- Supplied text -
These are the results for ViT Base:

PyTorch: 5.1 GB VRAM - 23 seconds / epoch

Flux: 16.2 GB VRAM - 38 seconds / epoch

Lux: Unknown GB VRAM - 25 seconds / epoch

I couldn’t determine the VRAM usage for LUX/Reactant due to pre-allocation. However, I was able to increase the batch size to a maximum of 128, which is significantly higher than under Flux (24) and equivalent to PyTorch at FP32 precision.

From these, it seems that the main issue is how Flux/Zygote allocates intermediate arrays, which results in much higher memory requirements than Lux/Reactant. If this is the direction that the Julia community is moving, I’ll probably modify my project to use Lux instead of Flux.

That being said it’s a very promising direction for ML in Julia. Some very cool stuff is possible like being able to directly load PyTorch models via StableHLO: PyTorch StableHLO Support · Issue #2065 · EnzymeAD/Reactant.jl · GitHub

Does StableHLO produce native Julia models, where you can extract and modify layers, or is it essentially a black box like ONNX? The reason I ask is that my current project involves implementing Timm models as pure Julia equivalents in Flux, then I define a load_params! method that takes a PyTorch state_dict from the matching Timm model/layer and loads the parameters into the corresponding Flux layer. This has the advantage of producing a model that can be used like any other Flux layer, but obviously requires a fair amount of work to duplicate the original PyTorch code.

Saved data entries
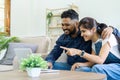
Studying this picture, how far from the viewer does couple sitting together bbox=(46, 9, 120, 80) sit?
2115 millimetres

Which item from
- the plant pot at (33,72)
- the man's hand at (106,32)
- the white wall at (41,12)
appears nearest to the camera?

- Requirement 1 -
Reproduce the passage of the ViT Base benchmark discussion from "Flux: 16.2 GB" up to and including "at FP32 precision.".
- Requirement 2 -
Extend the discussion comparing PyTorch, Flux, and Lux for ViT Base, picking up after its last sentence.

- Answer 1 -
Flux: 16.2 GB VRAM - 38 seconds / epoch

Lux: Unknown GB VRAM - 25 seconds / epoch

I couldn’t determine the VRAM usage for LUX/Reactant due to pre-allocation. However, I was able to increase the batch size to a maximum of 128, which is significantly higher than under Flux (24) and equivalent to PyTorch at FP32 precision.

- Answer 2 -
It doesn’t produce native Julia models, but you can use it inside the rest of your native Julia model. Well, I suppose as long as you compile it to Reactant.jl.

Also see here, I’m working on a timm port for Lux.jl: [ANN] Jimm.jl: Lux ports of timm image backbones, with HuggingFace pretrained weights

It would likely be pretty easy to do the same sort of workflow I did here to port things over to Flux.jl, but I’m not personally familiar with it.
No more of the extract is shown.